AS THE incoming chief executive of Barclays, Antony Jenkins at least made an attempt at restoring faith in the banking system by pledging to tackle the culture of greed and recklessness. Sadly, his defence yesterday of the bonuses he has agreed to pay this year hardly underpins that ideal.
He claims already rich bankers will move to a rival unless they are made even wealthier. But the argument that he needs to pay them more to stop them leaving barely holds water when the bank has suffered a huge fall in profits. If that is what happens when they stay, then why not let them go?
A similar contradiction applies to Royal Bank of Scotland, which reported an £8.2 billion loss and has set aside £576 million for bonuses, the biggest of which will go to those working in the investment banking division. The bank cannot claim, as it has done in the past, that these payments help to retain good staff when it wants to run down this division and make thousands of employees redundant.
New bonus caps have been introduced aimed at tackling the problem, but the bankers are getting around them by paying bonuses in shares or hiking basic pay instead. As Andrew Tyrie, chairman of the Treasury select committee said, few in the banking industry have acknowledged the need for reform.
Regulators and investigators must now add remuneration committees to the list of procedures requiring scrutiny. These are currently made up of board directors cosily deciding on each others’ pay packages. Although shareholders have the option of rejecting these decisions, the checks on these committees are far too light.
Chancellor may offer help for crowdfunding
NEW statistics have shown that £1,700 is being raised every hour through crowdfunding and that 2,600 projects have been backed since the beginning of the year – 45 a day.
Crowdfunding is certainly coming of age and is now being treated as a mainstream source of finance, not least because of the squeeze on lending by the banks.
Turning to friends and family has always been a pool to fish in for start-up companies, and crowdfunding is a similar idea on a bigger scale. Often the investors are known supporters of a particular enterprise, such as beer afficionados backing a new brewery, but in the main they are individuals combing lists of “the next big thing” in search of a good return.

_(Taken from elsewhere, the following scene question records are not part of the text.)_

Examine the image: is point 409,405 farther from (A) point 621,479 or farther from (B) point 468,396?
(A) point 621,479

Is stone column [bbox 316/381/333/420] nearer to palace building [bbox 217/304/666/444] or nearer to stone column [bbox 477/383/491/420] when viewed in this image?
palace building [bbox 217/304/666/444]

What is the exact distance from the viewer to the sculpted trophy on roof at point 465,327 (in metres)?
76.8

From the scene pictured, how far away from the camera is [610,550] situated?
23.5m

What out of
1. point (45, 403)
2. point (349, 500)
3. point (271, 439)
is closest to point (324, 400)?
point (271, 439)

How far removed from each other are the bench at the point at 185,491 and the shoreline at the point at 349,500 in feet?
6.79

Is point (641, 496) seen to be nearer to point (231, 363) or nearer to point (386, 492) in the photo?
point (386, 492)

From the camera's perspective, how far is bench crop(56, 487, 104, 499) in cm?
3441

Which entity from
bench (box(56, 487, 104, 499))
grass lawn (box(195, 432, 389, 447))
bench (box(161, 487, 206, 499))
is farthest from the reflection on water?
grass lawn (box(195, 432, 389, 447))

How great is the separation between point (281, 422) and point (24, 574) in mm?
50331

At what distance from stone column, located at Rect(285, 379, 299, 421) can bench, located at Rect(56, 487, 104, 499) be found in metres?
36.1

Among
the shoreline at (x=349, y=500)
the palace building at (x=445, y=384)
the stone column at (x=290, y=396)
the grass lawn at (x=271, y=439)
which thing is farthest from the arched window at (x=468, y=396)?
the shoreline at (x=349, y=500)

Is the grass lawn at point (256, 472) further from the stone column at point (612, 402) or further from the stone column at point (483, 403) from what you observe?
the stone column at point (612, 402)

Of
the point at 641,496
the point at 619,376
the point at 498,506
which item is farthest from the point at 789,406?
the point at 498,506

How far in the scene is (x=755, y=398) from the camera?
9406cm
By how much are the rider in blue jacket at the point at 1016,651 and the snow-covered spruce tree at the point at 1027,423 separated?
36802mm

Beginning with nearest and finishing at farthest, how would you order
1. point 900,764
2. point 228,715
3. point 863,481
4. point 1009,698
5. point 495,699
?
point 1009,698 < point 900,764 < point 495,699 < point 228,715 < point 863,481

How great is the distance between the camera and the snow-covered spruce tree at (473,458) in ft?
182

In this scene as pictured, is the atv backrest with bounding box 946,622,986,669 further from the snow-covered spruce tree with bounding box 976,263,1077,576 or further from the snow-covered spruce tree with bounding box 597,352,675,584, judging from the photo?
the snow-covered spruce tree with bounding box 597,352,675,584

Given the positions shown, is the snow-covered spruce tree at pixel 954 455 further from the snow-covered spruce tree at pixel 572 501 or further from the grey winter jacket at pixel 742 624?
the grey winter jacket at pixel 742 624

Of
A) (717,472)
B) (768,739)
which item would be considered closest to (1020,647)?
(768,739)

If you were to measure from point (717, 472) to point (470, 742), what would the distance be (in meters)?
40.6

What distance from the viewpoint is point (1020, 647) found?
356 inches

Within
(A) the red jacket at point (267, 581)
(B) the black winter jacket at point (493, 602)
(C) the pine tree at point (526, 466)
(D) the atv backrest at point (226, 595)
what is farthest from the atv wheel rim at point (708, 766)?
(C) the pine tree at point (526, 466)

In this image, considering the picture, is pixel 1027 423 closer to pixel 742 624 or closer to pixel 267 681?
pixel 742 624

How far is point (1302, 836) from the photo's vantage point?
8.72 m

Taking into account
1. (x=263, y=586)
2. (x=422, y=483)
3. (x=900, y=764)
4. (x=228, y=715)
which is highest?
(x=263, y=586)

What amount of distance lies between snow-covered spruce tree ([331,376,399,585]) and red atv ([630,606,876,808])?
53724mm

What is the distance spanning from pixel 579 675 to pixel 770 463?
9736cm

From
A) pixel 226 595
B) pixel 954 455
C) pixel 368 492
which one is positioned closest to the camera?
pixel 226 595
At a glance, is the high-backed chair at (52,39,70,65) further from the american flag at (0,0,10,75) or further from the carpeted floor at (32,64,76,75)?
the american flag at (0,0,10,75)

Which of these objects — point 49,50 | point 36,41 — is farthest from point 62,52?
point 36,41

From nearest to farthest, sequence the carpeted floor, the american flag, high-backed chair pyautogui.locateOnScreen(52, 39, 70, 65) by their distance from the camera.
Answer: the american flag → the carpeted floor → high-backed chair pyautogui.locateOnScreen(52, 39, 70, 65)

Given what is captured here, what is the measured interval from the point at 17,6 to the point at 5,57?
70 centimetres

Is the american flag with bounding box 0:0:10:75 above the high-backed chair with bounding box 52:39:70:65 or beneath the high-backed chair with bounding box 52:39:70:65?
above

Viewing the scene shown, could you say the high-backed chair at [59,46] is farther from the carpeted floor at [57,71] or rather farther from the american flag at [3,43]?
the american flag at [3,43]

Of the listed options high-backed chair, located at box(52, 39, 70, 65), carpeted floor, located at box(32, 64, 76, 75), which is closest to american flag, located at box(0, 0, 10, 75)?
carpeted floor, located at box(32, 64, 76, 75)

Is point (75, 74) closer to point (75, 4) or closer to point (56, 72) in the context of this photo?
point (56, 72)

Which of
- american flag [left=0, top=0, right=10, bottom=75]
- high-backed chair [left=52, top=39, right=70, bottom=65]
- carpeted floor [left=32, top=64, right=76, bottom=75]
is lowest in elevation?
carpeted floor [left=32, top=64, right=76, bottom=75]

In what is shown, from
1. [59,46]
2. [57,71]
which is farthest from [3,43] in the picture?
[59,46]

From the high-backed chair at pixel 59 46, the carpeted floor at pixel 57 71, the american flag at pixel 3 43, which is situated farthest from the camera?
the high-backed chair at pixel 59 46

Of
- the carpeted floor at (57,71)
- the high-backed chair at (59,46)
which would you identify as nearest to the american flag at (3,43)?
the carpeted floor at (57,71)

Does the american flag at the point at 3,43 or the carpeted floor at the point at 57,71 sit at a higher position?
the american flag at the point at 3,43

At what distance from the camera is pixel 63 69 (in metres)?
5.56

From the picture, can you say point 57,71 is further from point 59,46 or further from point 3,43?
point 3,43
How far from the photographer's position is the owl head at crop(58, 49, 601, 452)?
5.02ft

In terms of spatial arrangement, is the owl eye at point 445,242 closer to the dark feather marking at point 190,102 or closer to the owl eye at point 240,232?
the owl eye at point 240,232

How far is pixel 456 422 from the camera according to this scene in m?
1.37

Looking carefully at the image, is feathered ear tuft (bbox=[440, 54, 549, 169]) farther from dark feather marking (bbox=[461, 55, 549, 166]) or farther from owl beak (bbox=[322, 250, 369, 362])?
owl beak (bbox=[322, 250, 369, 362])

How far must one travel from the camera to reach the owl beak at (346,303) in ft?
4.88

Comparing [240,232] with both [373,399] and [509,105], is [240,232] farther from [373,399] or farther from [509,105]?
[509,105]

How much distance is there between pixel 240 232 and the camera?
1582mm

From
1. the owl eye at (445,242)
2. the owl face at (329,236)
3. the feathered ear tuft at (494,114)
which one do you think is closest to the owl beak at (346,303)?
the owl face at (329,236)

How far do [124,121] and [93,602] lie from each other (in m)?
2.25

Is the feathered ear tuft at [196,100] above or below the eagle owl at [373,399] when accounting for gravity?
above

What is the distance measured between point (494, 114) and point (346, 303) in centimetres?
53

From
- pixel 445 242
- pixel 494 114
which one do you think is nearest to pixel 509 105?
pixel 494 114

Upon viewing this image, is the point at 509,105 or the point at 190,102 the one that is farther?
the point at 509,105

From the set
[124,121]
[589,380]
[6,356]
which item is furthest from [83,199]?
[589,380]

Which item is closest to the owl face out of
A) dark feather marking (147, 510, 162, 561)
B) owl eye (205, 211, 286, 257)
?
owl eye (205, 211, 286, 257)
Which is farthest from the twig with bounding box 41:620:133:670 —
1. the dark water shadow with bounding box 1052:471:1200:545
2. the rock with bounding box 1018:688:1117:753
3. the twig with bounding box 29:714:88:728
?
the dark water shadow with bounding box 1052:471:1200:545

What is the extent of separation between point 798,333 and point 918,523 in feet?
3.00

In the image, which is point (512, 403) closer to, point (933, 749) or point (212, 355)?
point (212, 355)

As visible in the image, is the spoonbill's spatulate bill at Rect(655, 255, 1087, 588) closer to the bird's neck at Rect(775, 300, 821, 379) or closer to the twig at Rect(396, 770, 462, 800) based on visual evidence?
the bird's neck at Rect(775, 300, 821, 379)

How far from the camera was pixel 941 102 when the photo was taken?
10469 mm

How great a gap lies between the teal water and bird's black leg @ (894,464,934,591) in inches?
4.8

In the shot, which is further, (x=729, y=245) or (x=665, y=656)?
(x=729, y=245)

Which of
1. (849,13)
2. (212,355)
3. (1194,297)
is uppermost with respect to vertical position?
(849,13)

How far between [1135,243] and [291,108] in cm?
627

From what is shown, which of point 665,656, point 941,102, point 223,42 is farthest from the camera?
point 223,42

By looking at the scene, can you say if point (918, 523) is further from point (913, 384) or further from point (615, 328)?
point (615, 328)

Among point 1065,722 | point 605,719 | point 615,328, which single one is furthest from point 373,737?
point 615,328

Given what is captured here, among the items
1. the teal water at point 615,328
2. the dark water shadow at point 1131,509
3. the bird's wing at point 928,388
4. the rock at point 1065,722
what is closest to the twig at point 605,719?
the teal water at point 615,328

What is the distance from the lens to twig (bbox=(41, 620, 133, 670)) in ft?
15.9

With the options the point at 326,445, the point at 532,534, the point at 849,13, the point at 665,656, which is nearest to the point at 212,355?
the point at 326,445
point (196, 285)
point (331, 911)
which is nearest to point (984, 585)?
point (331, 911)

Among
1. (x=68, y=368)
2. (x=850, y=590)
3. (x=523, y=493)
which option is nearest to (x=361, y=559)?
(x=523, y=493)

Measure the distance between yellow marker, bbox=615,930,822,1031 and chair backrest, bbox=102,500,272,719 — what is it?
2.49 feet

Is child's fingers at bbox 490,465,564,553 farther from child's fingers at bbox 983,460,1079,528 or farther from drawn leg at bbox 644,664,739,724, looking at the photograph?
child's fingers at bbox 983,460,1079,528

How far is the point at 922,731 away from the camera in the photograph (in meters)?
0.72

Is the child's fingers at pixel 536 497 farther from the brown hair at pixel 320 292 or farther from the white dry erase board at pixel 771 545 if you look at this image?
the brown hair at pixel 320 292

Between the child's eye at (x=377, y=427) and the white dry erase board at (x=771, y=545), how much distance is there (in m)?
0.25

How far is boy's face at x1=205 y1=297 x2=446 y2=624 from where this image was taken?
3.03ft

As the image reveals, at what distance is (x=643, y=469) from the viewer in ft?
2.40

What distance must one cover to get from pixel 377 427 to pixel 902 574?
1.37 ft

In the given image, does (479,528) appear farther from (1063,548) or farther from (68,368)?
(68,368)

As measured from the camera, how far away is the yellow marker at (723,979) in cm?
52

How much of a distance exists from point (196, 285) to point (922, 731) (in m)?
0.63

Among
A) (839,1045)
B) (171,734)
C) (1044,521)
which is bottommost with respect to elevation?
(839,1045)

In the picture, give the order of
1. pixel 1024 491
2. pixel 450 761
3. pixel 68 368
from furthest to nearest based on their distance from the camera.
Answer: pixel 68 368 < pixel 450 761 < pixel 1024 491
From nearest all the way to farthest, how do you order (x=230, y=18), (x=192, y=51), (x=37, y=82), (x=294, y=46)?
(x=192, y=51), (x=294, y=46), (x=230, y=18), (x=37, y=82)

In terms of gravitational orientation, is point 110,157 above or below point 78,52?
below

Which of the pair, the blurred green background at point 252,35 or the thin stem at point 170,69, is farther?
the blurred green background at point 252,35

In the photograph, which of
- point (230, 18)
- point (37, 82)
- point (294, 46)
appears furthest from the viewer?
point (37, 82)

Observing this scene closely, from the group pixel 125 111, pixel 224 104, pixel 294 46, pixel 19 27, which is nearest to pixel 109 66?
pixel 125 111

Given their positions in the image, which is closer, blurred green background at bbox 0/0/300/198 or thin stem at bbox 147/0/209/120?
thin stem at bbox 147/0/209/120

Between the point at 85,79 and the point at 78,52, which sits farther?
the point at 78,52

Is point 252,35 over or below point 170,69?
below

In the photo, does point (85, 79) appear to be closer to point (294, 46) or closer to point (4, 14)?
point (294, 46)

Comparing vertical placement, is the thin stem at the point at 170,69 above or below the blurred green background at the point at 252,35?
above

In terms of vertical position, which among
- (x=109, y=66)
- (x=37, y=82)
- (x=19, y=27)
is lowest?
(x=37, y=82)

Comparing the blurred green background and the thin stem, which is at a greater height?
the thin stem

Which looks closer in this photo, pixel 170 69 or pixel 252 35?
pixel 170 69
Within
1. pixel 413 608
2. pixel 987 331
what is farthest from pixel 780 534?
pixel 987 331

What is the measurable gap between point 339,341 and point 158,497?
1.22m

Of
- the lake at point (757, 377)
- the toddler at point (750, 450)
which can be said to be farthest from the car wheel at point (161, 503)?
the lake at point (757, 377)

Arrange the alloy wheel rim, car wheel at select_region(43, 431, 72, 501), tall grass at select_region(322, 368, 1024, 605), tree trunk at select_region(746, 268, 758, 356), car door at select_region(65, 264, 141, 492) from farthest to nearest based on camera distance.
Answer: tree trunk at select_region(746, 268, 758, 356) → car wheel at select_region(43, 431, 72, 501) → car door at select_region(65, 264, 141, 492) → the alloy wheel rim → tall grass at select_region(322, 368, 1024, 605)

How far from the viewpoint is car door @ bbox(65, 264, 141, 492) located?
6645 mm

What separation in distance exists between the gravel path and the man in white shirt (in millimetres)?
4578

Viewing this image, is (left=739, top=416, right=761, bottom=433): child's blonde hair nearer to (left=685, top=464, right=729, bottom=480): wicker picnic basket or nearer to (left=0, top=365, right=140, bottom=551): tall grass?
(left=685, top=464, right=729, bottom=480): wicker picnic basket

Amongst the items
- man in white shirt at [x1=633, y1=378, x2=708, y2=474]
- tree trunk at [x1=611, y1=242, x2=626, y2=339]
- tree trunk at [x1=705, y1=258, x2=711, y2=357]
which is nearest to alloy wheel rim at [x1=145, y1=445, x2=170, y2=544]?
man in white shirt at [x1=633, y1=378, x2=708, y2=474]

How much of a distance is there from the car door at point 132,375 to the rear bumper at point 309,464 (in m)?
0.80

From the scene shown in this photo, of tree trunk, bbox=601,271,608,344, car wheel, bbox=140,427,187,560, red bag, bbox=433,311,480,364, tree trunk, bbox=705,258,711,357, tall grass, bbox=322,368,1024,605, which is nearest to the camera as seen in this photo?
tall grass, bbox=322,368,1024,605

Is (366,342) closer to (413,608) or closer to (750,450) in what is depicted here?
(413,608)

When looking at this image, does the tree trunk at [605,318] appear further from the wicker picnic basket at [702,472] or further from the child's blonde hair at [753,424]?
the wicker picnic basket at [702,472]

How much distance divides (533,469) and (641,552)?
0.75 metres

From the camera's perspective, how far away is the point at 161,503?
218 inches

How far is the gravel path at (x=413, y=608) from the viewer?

Some will see one – though in reality only one in ten start-ups is likely to make a profit for its investors, so this is a gamble which the amateur investor should treat with caution unless he or she simply wants to provide money to support a business idea.
However, the risks involved, together with the growth of the crowdfunding phenomenon generally, have prompted the authorities to take a close look at how it should be regulated. The Financial Conduct Authority will next month propose some rules to protect investors. These are likely to involve some restrictions on who can buy, how much anyone can invest and how crowdfunding websites promote themselves.
The regulators need to strike a balance between preventing another financial crisis and imposing too much regulation, which would stifle risk and cut off a vital supply of funds. With bank lending still tight it would be no surprise to see measures in the Budget to encourage the so-called alternative finance market.